Em boa verdade se diga que esta não é a primeira menção a empréstimo de dinheiros a juros que há registo em Garvão, embora nas estipulações do Foral-Novo atribuído por D. Manuel em 1512, não conste tal atividade, já o Foral-Velho atribuído em 1256, no reinado de D. Afonso III, consta as Onzenas, referiam-se à especulação agiota, levada a cabo pelas minorias, (judeus, mouros e mulheres), denominados Onzeneiros, originando penhoras com base nas dívidas de carácter prestamista. A Onzena denomina o valor cobrado de onze por dez, ou seja, por cada dez emprestados o devedor deveria devolver onze.[5]
RELAÇÃO DAS ESCRITURAS DE JUROS
(Como consta no Index do livro da Misericórdia e do Espírito Santo de Garvão)
Escriptura de juro de 48$000 rs a Manuel Fernandes, a fl 88 Vº
Escriptura de juro de 52$000 rs a Joaquim Antonio, a fl 100
Escriptura de juro de 50$000 rs a Joaõ Ayres , a fl 101 Vº
Escriptura de juro de 30$000 dados a Catharina da Silva Vª de Joaõ Coelho desta Vª fl 105
Escriptura d'Aforamento dos farrejais do barranco da Sardôa afl 107
Escriptura de juro de 80$000 dados a Francisco Jozé Malveiroº desta Vª fl 109
Escriptura de juros de 24$000 rs Diogo Mendes Lopes de Azevedo desta Vª afl 122 Vº
Escriptura de juros de 24$000 rs dados a Antº Canellas desta Vª afl 123 Vº
Escriptura de juros de 25$125 rs dados a Joaõ Jozé da Roza desta Vª afl 124 Vº
Escriptura de juros de 38400 rs dados a Jozé Mestre das Mocano desta fregª afl 125 Vº
Escriptura de juros de 30000 rs dados a Joaqm Francisco desta Vª afl 129
Escriptura de juros de 24000 rs dados a Antº da Silva Bogado mor n'Aldeya de Stª Luzia afl 130
Escriptura de juros de 24$000 rs dados a Catharina Maria do Monte da Serra freguezia de Stª
Luzia a fls 134 V
Escriptura de juros da quantia de 65$000 a Joaquim Fragozo desta Villa a fl 136
Escriptura de juros de 34$000 dados a Manoel Estevens Canellas desta Villa a fl 137
Escriptura de juros de 60$000 rs dados a Jozé Euzebio desta Villa a fl 138
Escriptura de juros de 25000 rs dados a Manoel Canellas da freguesia de Saõ Martinho a fl 139
Escriptura de juros de 93:500 rs dados a Francisco Jozé Malveiro desta Villa a fl 140
Escriptura de juros de 60:000 rs dados a Antonio Mestre Guerreiro desta Villa a fl 141 Vº
Escriptura de juros de 44:000 rs dados a Joaõ Mendes da Villa de Ourique – a fl 143
[1] Jaques Le Goff. A bolsa e a vida. A usura na Idade Média. São Paulo, 1989, p.39.

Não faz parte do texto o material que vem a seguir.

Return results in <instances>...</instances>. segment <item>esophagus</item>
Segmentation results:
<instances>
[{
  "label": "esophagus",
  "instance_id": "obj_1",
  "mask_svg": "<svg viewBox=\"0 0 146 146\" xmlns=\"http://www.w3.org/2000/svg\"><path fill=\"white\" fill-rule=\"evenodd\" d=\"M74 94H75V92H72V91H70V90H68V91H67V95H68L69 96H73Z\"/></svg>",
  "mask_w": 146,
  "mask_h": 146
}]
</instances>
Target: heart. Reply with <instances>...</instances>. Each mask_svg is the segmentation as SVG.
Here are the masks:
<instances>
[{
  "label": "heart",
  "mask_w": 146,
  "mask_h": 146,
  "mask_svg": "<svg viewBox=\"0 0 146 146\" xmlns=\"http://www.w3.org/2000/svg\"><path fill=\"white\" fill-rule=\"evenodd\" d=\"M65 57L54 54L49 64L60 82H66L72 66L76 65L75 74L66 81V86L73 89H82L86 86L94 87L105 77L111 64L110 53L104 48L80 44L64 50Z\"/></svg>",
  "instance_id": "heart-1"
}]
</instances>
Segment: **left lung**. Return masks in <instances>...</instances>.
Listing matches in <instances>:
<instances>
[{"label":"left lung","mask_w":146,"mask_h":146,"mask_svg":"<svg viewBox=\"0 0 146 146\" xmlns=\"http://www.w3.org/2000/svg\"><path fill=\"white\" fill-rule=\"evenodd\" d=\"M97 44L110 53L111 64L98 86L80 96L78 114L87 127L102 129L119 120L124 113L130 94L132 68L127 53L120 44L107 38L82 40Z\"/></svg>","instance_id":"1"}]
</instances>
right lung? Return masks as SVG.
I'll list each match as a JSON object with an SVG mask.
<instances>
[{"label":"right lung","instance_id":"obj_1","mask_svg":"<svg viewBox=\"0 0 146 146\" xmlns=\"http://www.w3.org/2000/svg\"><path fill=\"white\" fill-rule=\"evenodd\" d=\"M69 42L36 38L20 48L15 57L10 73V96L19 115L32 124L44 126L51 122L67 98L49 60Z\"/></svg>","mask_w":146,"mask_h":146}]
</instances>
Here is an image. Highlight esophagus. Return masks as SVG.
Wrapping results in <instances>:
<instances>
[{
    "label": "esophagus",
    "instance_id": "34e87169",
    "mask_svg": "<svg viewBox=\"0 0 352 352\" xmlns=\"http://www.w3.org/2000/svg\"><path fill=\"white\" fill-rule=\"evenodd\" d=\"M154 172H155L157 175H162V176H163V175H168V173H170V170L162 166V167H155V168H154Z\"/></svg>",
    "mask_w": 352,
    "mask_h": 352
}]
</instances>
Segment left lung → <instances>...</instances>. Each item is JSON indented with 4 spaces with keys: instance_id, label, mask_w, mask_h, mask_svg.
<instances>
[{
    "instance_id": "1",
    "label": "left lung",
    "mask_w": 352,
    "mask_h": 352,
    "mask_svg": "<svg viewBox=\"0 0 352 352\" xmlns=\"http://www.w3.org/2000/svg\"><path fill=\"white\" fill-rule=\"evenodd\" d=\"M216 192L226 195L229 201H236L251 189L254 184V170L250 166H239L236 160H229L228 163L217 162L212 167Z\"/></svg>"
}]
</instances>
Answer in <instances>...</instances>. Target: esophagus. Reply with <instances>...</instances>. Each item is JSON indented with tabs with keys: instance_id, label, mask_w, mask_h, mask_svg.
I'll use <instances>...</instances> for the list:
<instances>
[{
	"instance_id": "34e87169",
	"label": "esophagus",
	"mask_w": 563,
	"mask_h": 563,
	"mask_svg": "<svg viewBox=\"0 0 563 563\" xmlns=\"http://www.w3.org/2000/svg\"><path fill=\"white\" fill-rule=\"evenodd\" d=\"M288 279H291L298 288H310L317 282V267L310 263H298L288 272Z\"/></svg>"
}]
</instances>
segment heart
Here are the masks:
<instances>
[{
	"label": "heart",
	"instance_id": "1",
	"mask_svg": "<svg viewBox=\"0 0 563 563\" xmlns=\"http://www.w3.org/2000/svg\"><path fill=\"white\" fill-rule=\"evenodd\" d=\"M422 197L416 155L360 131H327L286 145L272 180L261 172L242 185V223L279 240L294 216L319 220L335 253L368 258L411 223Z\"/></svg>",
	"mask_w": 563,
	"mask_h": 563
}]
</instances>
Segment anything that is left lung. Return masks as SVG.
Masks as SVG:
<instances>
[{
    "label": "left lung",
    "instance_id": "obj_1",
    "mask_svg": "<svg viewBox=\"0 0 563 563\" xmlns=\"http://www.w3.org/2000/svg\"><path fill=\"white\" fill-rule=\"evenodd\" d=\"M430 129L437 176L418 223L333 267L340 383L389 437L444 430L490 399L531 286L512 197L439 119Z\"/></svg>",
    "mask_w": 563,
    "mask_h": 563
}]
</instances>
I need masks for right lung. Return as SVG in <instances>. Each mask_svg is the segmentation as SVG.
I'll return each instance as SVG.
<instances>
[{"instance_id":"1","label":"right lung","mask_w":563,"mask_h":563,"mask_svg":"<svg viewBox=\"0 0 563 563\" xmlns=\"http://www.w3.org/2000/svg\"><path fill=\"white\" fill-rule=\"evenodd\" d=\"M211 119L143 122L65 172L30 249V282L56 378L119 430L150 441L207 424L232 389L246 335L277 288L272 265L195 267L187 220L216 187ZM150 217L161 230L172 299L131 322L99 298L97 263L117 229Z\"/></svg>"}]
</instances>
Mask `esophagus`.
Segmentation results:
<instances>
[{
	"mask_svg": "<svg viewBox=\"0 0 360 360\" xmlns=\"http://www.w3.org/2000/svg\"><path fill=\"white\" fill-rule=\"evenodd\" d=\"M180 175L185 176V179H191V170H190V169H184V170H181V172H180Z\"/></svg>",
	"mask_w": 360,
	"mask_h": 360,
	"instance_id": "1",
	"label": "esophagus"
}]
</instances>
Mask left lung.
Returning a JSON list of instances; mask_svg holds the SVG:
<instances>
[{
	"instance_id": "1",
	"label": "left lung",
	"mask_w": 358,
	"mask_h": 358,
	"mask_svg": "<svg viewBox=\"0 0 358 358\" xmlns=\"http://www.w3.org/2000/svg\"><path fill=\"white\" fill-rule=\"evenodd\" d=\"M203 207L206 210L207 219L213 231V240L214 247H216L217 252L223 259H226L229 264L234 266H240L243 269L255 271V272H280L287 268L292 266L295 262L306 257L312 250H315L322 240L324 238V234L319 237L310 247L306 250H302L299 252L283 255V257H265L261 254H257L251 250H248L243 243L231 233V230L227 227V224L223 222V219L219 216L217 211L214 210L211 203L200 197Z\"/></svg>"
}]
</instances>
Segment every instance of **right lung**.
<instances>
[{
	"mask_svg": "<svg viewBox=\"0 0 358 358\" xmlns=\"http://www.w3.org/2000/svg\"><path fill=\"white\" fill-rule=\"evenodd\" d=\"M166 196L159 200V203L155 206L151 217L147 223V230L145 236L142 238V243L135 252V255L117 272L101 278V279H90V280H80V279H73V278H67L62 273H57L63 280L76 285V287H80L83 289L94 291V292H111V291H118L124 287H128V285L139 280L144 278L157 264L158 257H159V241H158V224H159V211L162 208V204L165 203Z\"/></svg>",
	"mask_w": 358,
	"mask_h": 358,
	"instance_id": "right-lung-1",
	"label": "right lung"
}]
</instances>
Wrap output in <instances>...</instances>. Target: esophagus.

[2] Património esse, consideravelmente aumentado a partir do momento em que as Misericórdias começaram a aceitar propriedades, vinculadas a bens de capela, cujos rendimentos se destinavam à realização de obras pias. A difusão do lugar do Purgatório, um espaço onde as almas erravam antes de entrarem no paraíso, destinado àqueles que embora morrendo em estado de graça, ainda precisavam de uma última preparação para terem acesso ao reino dos céus, também forneceu às Misericórdias com avultados rendimentos, provenientes dos bens de raiz deixados a estas instituições para, através de missas e outras obras de caridade, rezarem pelas almas dos testamenteiros.
[3] Inês Amorim, Análise Social, vol. XLI (180), 2006, 693-729, Património e crédito: Misericórdia e Carmelitas de Aveiro (séculos XVII e XVIII).
[4] Fólio 98 verso do Livro da Misericórdia e do Espírito Santo de Garvão.
[5] Carta de Foral-Velo de Garvão, Fevereiro de 1267. Fólio 17 rosto.